Self-Portrait, Nude with Steering Wheel
I am forty-five and do not
Know how to drive a car
- And you tell me I am cultured.
Forty-five years creeping and crawling about the earth,
Going up and down the world,
And I do not know the difference between a carburettor and a gasket
- And you tell me I am a Homo sapiens.
Forty-five years sitting in the back seat giving directions
- And you say that I am not an egoist.
Forty-five years sitting in the passenger seat
With my gloved hands folded primly in my lap
- And you think I am liberated.
Forty-five years getting in and out of cars
And I do not know where the dipstick is
- And you tell me that I am a superb lover.
Forty-five years grovelling behind a windscreen
- And you talk of my pride and courage and self-reliance.
Forty-five years of not caring to know the meaning of words
Like transmission, clutch, choke, battery, leads
- And you say that I am articulate.

▶ [DATA PROVIDED]
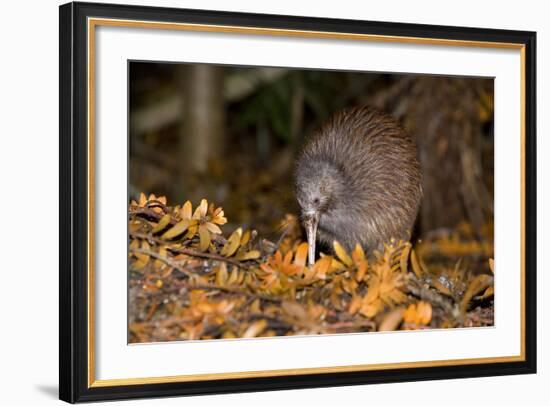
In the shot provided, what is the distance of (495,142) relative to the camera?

▶ [THE TASKS]
A - In the poem about the steering wheel, what does the speaker set against the claim of being articulate?
B - Rewrite the steering-wheel poem from "Forty-five years creeping" to "I am liberated.", swapping "passenger seat" for "front seat".
C - Sum up the steering-wheel poem in two sentences.

▶ [SOLUTIONS PER TASK]
A - The speaker sets against it forty-five years of not caring to know the meaning of words like transmission, clutch, choke, battery, and leads.

B -
Forty-five years creeping and crawling about the earth,
Going up and down the world,
And I do not know the difference between a carburettor and a gasket
- And you tell me I am a Homo sapiens.
Forty-five years sitting in the back seat giving directions
- And you say that I am not an egoist.
Forty-five years sitting in the front seat
With my gloved hands folded primly in my lap
- And you think I am liberated.

C - A forty-five-year-old speaker who does not know how to drive lists how "you" praise them as cultured, a Homo sapiens, not an egoist, liberated, a superb lover, proud, self-reliant, and articulate. Each praise is set against years spent in the back or passenger seat, not knowing where the dipstick is, and not caring to learn the meaning of words like transmission and clutch.